Stored data
################

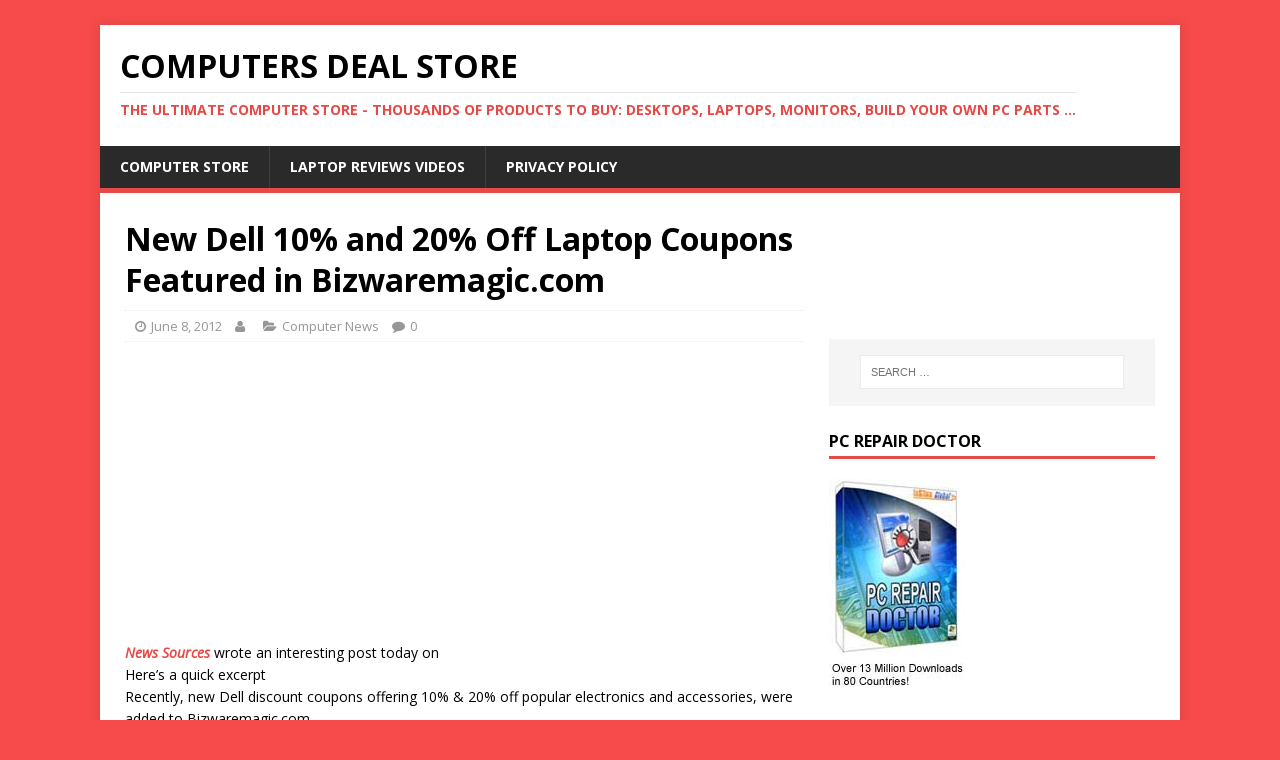

--- FILE ---
content_type: text/html; charset=utf-8
request_url: https://www.google.com/recaptcha/api2/aframe
body_size: 265
content:
<!DOCTYPE HTML><html><head><meta http-equiv="content-type" content="text/html; charset=UTF-8"></head><body><script nonce="Nhof1An_SlltEAXQQhImrA">/** Anti-fraud and anti-abuse applications only. See google.com/recaptcha */ try{var clients={'sodar':'https://pagead2.googlesyndication.com/pagead/sodar?'};window.addEventListener("message",function(a){try{if(a.source===window.parent){var b=JSON.parse(a.data);var c=clients[b['id']];if(c){var d=document.createElement('img');d.src=c+b['params']+'&rc='+(localStorage.getItem("rc::a")?sessionStorage.getItem("rc::b"):"");window.document.body.appendChild(d);sessionStorage.setItem("rc::e",parseInt(sessionStorage.getItem("rc::e")||0)+1);localStorage.setItem("rc::h",'1769384822974');}}}catch(b){}});window.parent.postMessage("_grecaptcha_ready", "*");}catch(b){}</script></body></html>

################

Problem to solve: Only the records, copied exactly and free of pictures, belong in the answer.

Solution:
--- FILE ---
content_type: text/html; charset=utf-8
request_url: https://www.google.com/recaptcha/api2/aframe
body_size: 265
content:
<!DOCTYPE HTML><html><head><meta http-equiv="content-type" content="text/html; charset=UTF-8"></head><body><script nonce="Nhof1An_SlltEAXQQhImrA">/** Anti-fraud and anti-abuse applications only. See google.com/recaptcha */ try{var clients={'sodar':'https://pagead2.googlesyndication.com/pagead/sodar?'};window.addEventListener("message",function(a){try{if(a.source===window.parent){var b=JSON.parse(a.data);var c=clients[b['id']];if(c){var d=document.createElement('img');d.src=c+b['params']+'&rc='+(localStorage.getItem("rc::a")?sessionStorage.getItem("rc::b"):"");window.document.body.appendChild(d);sessionStorage.setItem("rc::e",parseInt(sessionStorage.getItem("rc::e")||0)+1);localStorage.setItem("rc::h",'1769384822974');}}}catch(b){}});window.parent.postMessage("_grecaptcha_ready", "*");}catch(b){}</script></body></html>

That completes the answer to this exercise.